A simple tool to archive databases to Databend.
DataSources | Supported |
---|---|
MySQL | Yes |
PostgreSQL | Yes |
TiDB | Yes |
Oracle | Coming soon |
CSV | Coming soon |
NDJSON | Coming soon |
go install github.com/databend/db-archiver@latest
Config your database and Databend connection in config/conf.json
:
{
"sourceHost": "127.0.0.1",
"sourcePort": 3306,
"sourceUser": "root",
"sourcePass": "123456",
"sourceDB": "mydb",
"sourceTable": "my_table",
"sourceDbTables": ["mydb.*@table.*"],
"sourceQuery": "select * from mydb.my_table",
"sourceWhereCondition": "id < 100",
"sourceSplitKey": "id",
"databendDSN": "https://cloudapp:password@tn3ftqihs--medium-p8at.gw.aws-us-east-2.default.databend.com:443",
"databendTable": "testSync.my_table",
"batchSize": 2,
"batchMaxInterval": 30,
"workers": 1,
"copyPurge": false,
"copyForce": false,
"disableVariantCheck": false,
"userStage": "~",
"deleteAfterSync": false
}
Run the tool and start your sync:
./db-archiver -f conf.json
The log output:
INFO[0000] Starting worker
2024/06/25 11:35:37 ingest 2 rows (0.565646 rows/s), 64 bytes (18.100678 bytes/s)

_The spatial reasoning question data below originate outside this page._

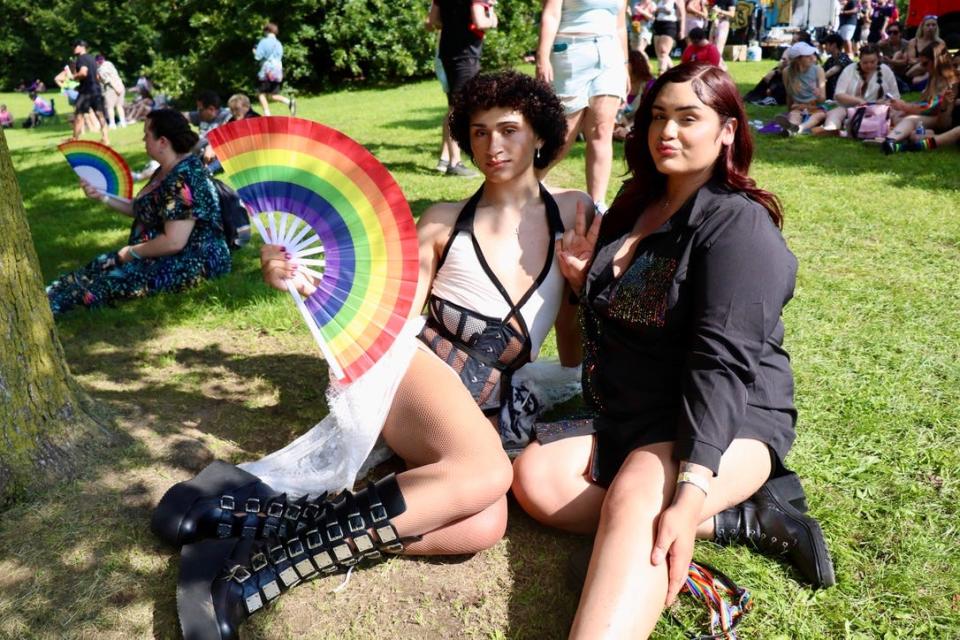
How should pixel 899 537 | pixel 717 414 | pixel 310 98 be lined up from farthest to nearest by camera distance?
pixel 310 98
pixel 899 537
pixel 717 414

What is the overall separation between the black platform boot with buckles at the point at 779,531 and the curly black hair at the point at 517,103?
1.48 metres

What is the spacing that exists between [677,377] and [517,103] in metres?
1.19

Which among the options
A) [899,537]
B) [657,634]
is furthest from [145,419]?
[899,537]

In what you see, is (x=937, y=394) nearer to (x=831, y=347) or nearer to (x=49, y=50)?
(x=831, y=347)

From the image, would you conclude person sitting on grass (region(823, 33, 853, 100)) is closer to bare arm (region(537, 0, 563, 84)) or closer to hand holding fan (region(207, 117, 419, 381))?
bare arm (region(537, 0, 563, 84))

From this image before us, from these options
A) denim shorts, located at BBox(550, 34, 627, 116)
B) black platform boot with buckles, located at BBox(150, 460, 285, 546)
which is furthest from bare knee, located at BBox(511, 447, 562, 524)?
denim shorts, located at BBox(550, 34, 627, 116)

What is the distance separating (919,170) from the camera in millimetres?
7098

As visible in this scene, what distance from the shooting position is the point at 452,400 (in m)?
2.54

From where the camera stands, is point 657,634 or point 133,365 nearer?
point 657,634

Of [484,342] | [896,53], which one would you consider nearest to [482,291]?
[484,342]

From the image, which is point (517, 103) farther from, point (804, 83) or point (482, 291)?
point (804, 83)

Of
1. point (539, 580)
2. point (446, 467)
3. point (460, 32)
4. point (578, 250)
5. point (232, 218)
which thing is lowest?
point (539, 580)

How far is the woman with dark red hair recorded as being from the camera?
201 centimetres

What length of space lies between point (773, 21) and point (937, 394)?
2060 centimetres
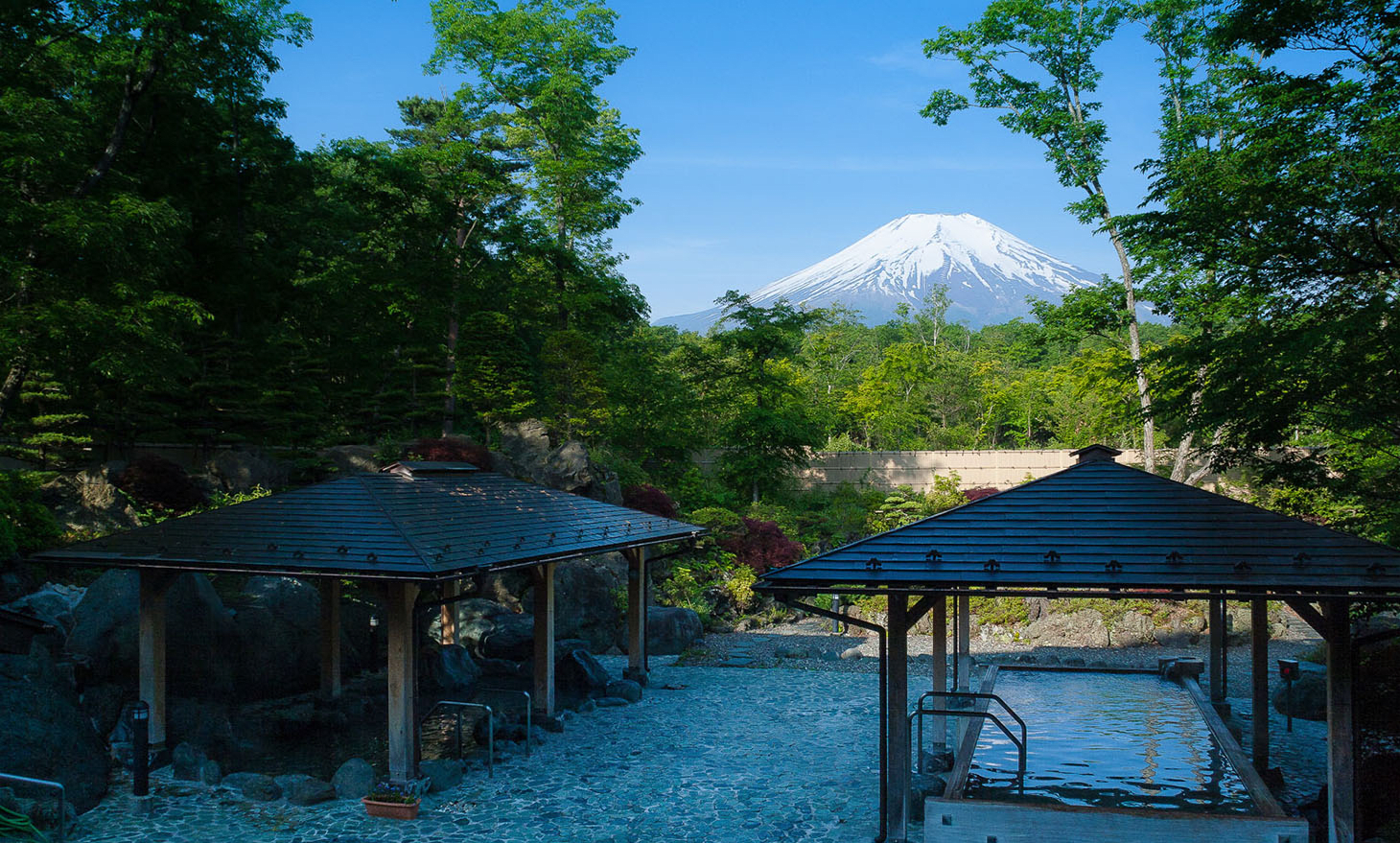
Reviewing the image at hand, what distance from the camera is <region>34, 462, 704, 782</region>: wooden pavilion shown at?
858 cm

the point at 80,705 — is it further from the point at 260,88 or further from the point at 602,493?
the point at 260,88

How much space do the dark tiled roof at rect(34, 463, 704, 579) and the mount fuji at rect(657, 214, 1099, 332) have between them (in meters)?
145

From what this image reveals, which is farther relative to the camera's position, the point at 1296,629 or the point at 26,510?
the point at 1296,629

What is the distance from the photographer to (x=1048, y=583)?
22.6ft

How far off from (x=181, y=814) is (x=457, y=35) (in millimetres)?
26431

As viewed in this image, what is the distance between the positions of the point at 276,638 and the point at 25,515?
5487mm

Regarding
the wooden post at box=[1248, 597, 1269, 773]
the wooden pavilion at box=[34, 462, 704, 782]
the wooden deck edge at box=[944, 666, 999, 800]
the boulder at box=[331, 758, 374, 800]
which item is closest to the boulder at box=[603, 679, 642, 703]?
the wooden pavilion at box=[34, 462, 704, 782]

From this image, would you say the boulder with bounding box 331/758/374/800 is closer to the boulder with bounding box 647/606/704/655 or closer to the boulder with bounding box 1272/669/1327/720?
the boulder with bounding box 647/606/704/655

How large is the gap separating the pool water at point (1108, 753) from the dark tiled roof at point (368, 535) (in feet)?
17.3

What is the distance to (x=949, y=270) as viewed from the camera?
17138 centimetres

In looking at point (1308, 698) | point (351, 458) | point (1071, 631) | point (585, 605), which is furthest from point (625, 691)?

2024/06/25 11:35:38 ingest 1 rows (0.556652 rows/s), 33 bytes (17.812853 bytes/s)
2024/06/25 11:35:38 ingest 2 rows (0.551906 rows/s), 65 bytes (17.660995 bytes/s)
2024/06/25 11:35:38 ingest 2 rows (0.531644 rows/s), 64 bytes (17.012600 bytes/s)
2024/06/25 11:35:38 ingest 2 rows (0.531768 rows/s), 64 bytes (17.016584 bytes/s)
Parameter | Description | Default | example | required |
---|---|---|---|---|
sourceHost | source host | true | ||
sourcePort | source port | 3306 | 3306 | true |
sourceUser | source user | true | ||
sourcePass | source password | true | ||
sourceDB | source database | true | ||
sourceTable | source table | true | ||
SourceDbTables | source db tables | [] | [db.@table.,mydb..table.] | false |
sourceQuery | source query | true | ||
sourceWhereCondition | source where condition | false | ||
sourceSplitKey | source split key | no | "id" | false |
sourceSplitTimeKey | source split time key | no | "t1" | false |
timeSplitUnit | time split unit | "minute" | "day" | false |
databendDSN | databend dsn | no | "http://localhost:8000" | true |
databendTable | databend table | no | "db1.tbl" | true |
batchSize | batch size | 1000 | 1000 | false |
copyPurge | copy purge | false | false | false |
copyForce | copy force | false | false | false |
DisableVariantCheck | disable variant check | false | false | false |
userStage | user external stage name | ~ | ~ | false |
NOTE: 1. To reduce the server load, we set the sourceSplitKey
which is the primary key of the source table. The tool will split the data by the sourceSplitKey
and sync the data to Databend in parallel.
The sourceSplitTimeKey
is used to split the data by the time column. And the sourceSplitTimeKey
and sourceSplitKey
must be set at least one.
2. sourceDbTables
is used to sync the data from multiple tables. The format is db.*@table.*
or db.table.*
. The .*
is a regex pattern. The db.*@table.*
means all tables match the regex pattern table.*
in the database match the regex pattern db.*
.
3. sourceDbTables
has a higher priority than sourceTable
and sourceDB
. If sourceDbTables
is set, the sourceTable
will be ignored.
4. The database
and table
all support regex pattern.
If your source table has a primary key, you can set the sourceSplitKey
to sync the data in parallel. The tool will split the data by the sourceSplitKey
and sync the data to Databend in parallel.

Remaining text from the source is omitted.